• _Instructions to follow_:
If pictures are present, leave them out, and copy the data word for word.

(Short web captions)
-- Opening Marker --

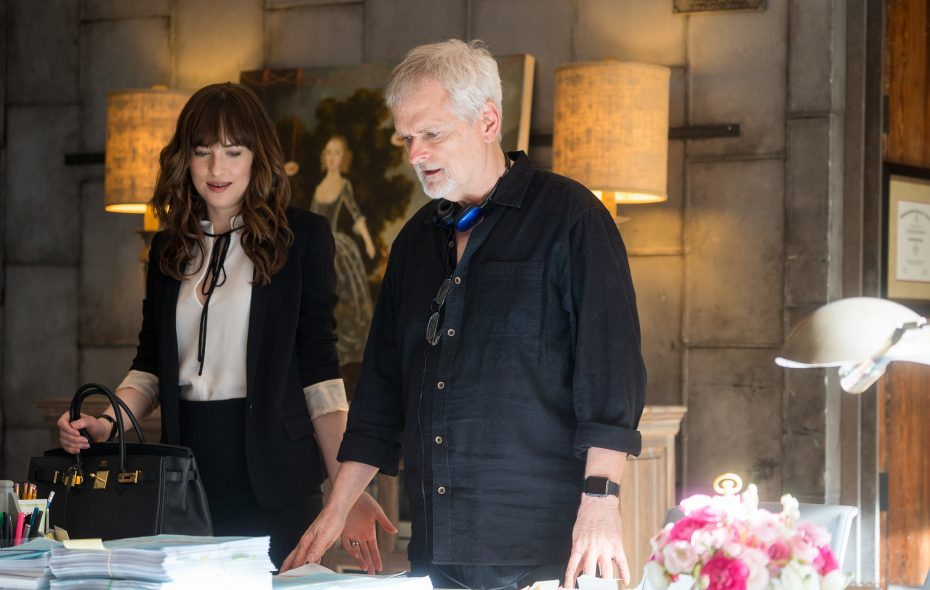 """Director James Foley, a University at Buffalo graduate, with actress Dakota Johnson on the set of """"Fifty Shades Freed."""" (Courtesy Universal Pictures)"""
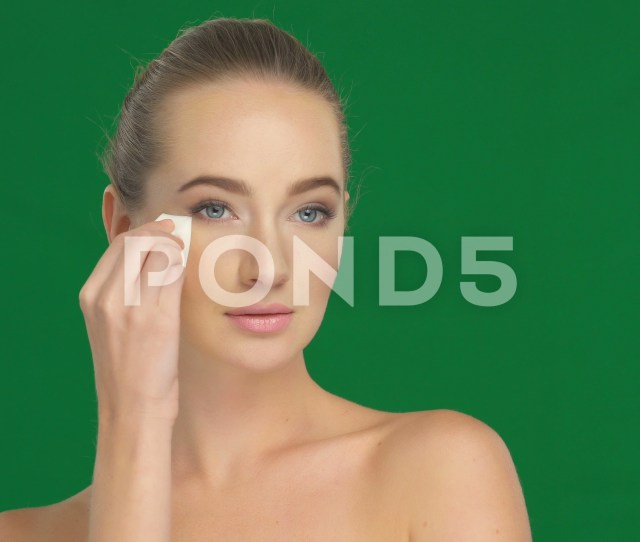 Beautiful Girl Applies Cosmetics On The Face With A Makeup Sponge Footage 81092978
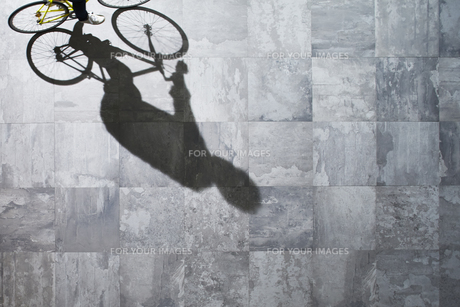光が差し込む石の床を自転車で走る男性 FYI01034215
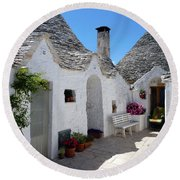 Alberobello Courtyard With Trulli Round Beach Towel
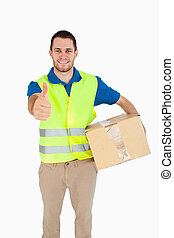 Smiling young delivery man giving approval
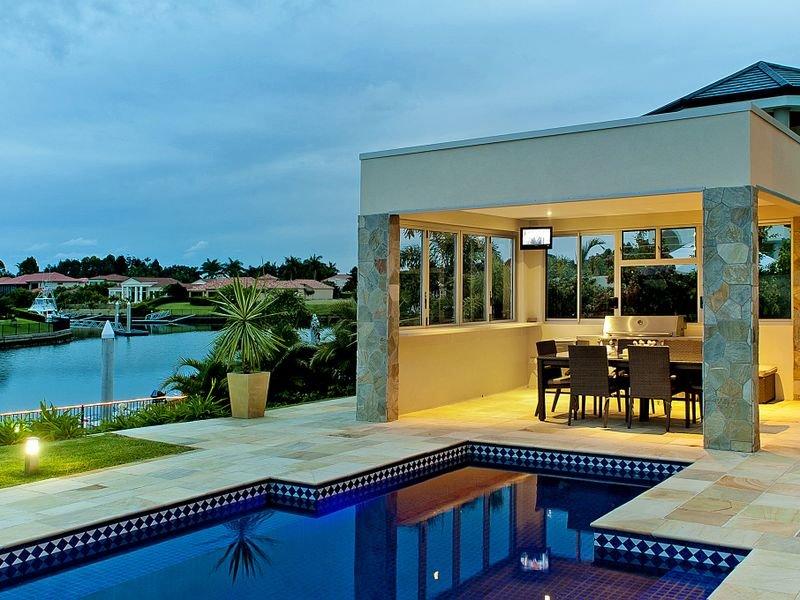 Indoor-outdoor outdoor living design with balcony ... on Fancy Outdoor Living id=98434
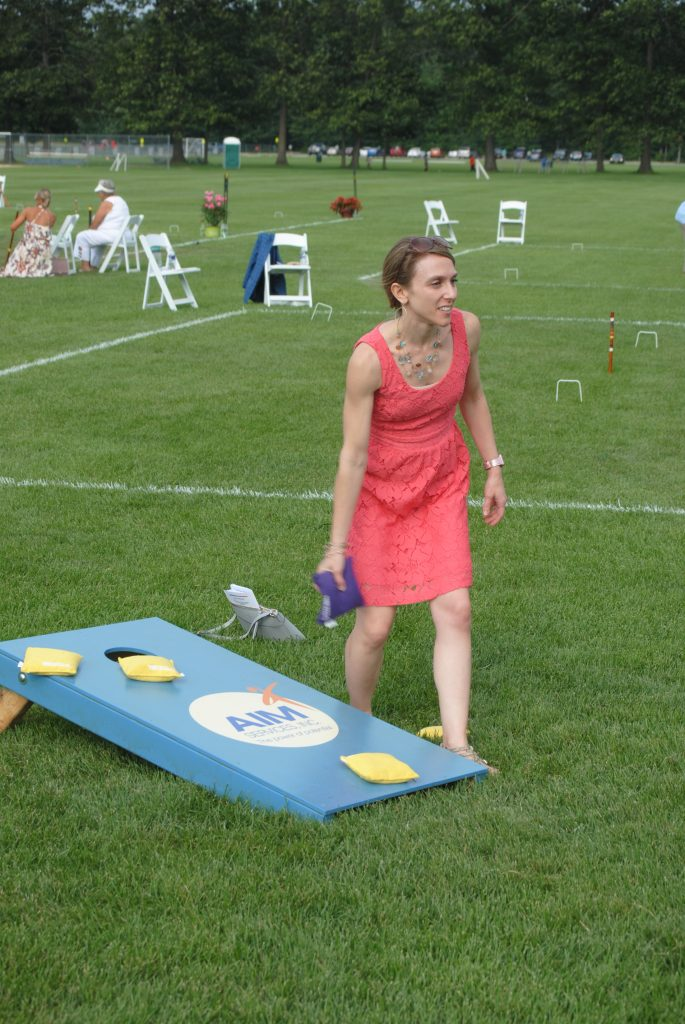 Woman throwing bag at cornhole at Croquet on the Green 2019
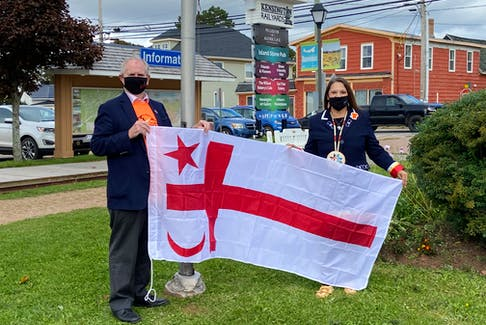 Kensington Mayor Rowan Caseley and Lennox Island First Nation Chief Darlene Bernard display the Mi'kmaq Grand Council Flag that was raised outside of Kensington Town Hall on Oct. 1.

-- Closing Marker --

• _Solution for this exercise_:
 """Director James Foley, a University at Buffalo graduate, with actress Dakota Johnson on the set of """"Fifty Shades Freed."""" (Courtesy Universal Pictures)"""
 Beautiful Girl Applies Cosmetics On The Face With A Makeup Sponge Footage 81092978
光が差し込む石の床を自転車で走る男性 FYI01034215
 Alberobello Courtyard With Trulli Round Beach Towel
 Smiling young delivery man giving approval
 Indoor-outdoor outdoor living design with balcony ... on Fancy Outdoor Living id=98434
 Woman throwing bag at cornhole at Croquet on the Green 2019
 Kensington Mayor Rowan Caseley and Lennox Island First Nation Chief Darlene Bernard display the Mi'kmaq Grand Council Flag that was raised outside of Kensington Town Hall on Oct. 1.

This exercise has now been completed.